(TEXT SECTION):

========================

Four years ago I met Doris Friedensohn at a conference that was jointly organized by The Culinary Institute of America and New York University. Several faculty members from both colleges presented papers ranging from intensely boring to soaring brilliance.  For me, Doris was the shining star of the entire shindig.

Doris is a specialist in American culture with an interest in food and foodways in the US and elsewhere. She is a woman of enormous grace, charm and scholarship who has a unique role in the food world and who is leading a life filled with doing exactly what she wants to do. She told me how she does it.

“Irena, I talk about eating bugs and other cultural matters; what I like to call the satisfaction of an unpaid food job.”

“In the U.S. we don’t eat bugs,” I say. “We spray them. We swat them. We stomp on them. And we spray ourselves to stay bug-free. We also don’t eat horses, as the French have done, or dogs, as the Koreans still do. Eating is cultural. That is, we eat what we have been taught to eat and what powerful food industries pressure us to eat.”

“In Mexico – - and especially in the southern Mexican state of Oaxaca – - fried grasshoppers, chapulines in Spanish, are a favorite snack. For many Oaxacans, they are an addiction, like peanuts or Fritos.” Chapulines (pron: chap-u-leen-ace) are eaten after the rains begin and through early autumn.

Forty food service students are still with me, still paying attention. I couldn’t be certain they would. After all, I’m not a chef. I’m a writer. I’ve asked them, “who’s interested in the impact of this free, fourteen-week program on their lives.”

Ever since I began visiting the Food Service Training Academy (FSTA) at the Community FoodBank of New Jersey, more than five years ago, I’ve been worrying about the absence of cultural matters of the curriculum. Students are taught knife skills, weights and measurements, proper temperatures for cooking and chilling various foods, sanitary standards and a basic culinary vocabulary.

In the kitchen, they learn to fry, sauté, and grill; they make soup and pizza, vegetables, rice and potatoes; they bake cakes, cookies and fruit pies. They are asked to plan menus and act as sous chefs for a day. They are assigned a foreign cuisine and compete for prizes in an international food jamboree.

========================

(WRITTEN REQUEST 1): Return the segmentation dataset listing below word for word, keeping every line.

(Rows from a segmentation dataset):
========================

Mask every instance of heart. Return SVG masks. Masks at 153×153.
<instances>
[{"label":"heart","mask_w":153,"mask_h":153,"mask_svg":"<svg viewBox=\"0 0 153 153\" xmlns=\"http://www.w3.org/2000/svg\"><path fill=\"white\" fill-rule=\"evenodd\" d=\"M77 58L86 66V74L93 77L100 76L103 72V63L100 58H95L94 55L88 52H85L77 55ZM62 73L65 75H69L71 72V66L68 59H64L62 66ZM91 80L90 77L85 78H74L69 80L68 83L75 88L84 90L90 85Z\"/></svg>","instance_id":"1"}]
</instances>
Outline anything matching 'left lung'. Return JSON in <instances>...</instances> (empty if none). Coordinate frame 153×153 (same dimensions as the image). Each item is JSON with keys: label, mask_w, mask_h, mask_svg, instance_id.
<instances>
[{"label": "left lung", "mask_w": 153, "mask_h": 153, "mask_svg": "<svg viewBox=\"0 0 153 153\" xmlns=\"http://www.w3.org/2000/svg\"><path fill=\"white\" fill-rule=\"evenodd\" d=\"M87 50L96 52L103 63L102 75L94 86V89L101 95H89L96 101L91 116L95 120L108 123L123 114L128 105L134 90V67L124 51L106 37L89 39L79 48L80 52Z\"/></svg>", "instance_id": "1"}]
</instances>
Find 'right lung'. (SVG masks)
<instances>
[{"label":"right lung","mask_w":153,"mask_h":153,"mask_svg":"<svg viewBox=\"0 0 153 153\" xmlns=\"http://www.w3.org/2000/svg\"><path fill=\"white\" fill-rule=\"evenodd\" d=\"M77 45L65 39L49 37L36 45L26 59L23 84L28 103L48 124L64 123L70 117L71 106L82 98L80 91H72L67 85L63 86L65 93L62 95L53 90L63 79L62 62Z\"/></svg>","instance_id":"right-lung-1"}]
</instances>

========================

(WRITTEN REQUEST 2): Summarize the food culture essay in three sentences.

(CORRECT RESPONSE 1):
Mask every instance of heart. Return SVG masks. Masks at 153×153.
<instances>
[{"label":"heart","mask_w":153,"mask_h":153,"mask_svg":"<svg viewBox=\"0 0 153 153\" xmlns=\"http://www.w3.org/2000/svg\"><path fill=\"white\" fill-rule=\"evenodd\" d=\"M77 58L86 66V74L93 77L100 76L103 72V63L100 58H95L94 55L88 52H85L77 55ZM62 73L65 75H69L71 72V66L68 59H64L62 66ZM91 80L90 77L85 78H74L69 80L68 83L75 88L84 90L90 85Z\"/></svg>","instance_id":"1"}]
</instances>
Outline anything matching 'left lung'. Return JSON in <instances>...</instances> (empty if none). Coordinate frame 153×153 (same dimensions as the image). Each item is JSON with keys: label, mask_w, mask_h, mask_svg, instance_id.
<instances>
[{"label": "left lung", "mask_w": 153, "mask_h": 153, "mask_svg": "<svg viewBox=\"0 0 153 153\" xmlns=\"http://www.w3.org/2000/svg\"><path fill=\"white\" fill-rule=\"evenodd\" d=\"M87 50L96 52L103 63L102 75L94 86V89L101 95H89L96 101L91 116L95 120L108 123L123 114L128 105L134 90V67L124 51L106 37L89 39L79 48L80 52Z\"/></svg>", "instance_id": "1"}]
</instances>
Find 'right lung'. (SVG masks)
<instances>
[{"label":"right lung","mask_w":153,"mask_h":153,"mask_svg":"<svg viewBox=\"0 0 153 153\" xmlns=\"http://www.w3.org/2000/svg\"><path fill=\"white\" fill-rule=\"evenodd\" d=\"M77 45L65 39L49 37L36 45L26 59L23 84L28 103L48 124L64 123L70 117L71 106L82 98L80 91H72L67 85L63 86L65 93L62 95L53 90L63 79L62 62Z\"/></svg>","instance_id":"right-lung-1"}]
</instances>

(CORRECT RESPONSE 2): The writer met Doris Friedensohn, a specialist in American culture with an interest in food and foodways, at a conference organized by The Culinary Institute of America and New York University. The essay holds that eating is cultural and gives the example of fried grasshoppers, or chapulines, a favorite snack in the Mexican state of Oaxaca. The writer has visited the Food Service Training Academy at the Community FoodBank of New Jersey for more than five years and worries that its curriculum, which covers knife skills, sanitary standards, cooking techniques, menu planning and an assigned foreign cuisine, lacks cultural matters.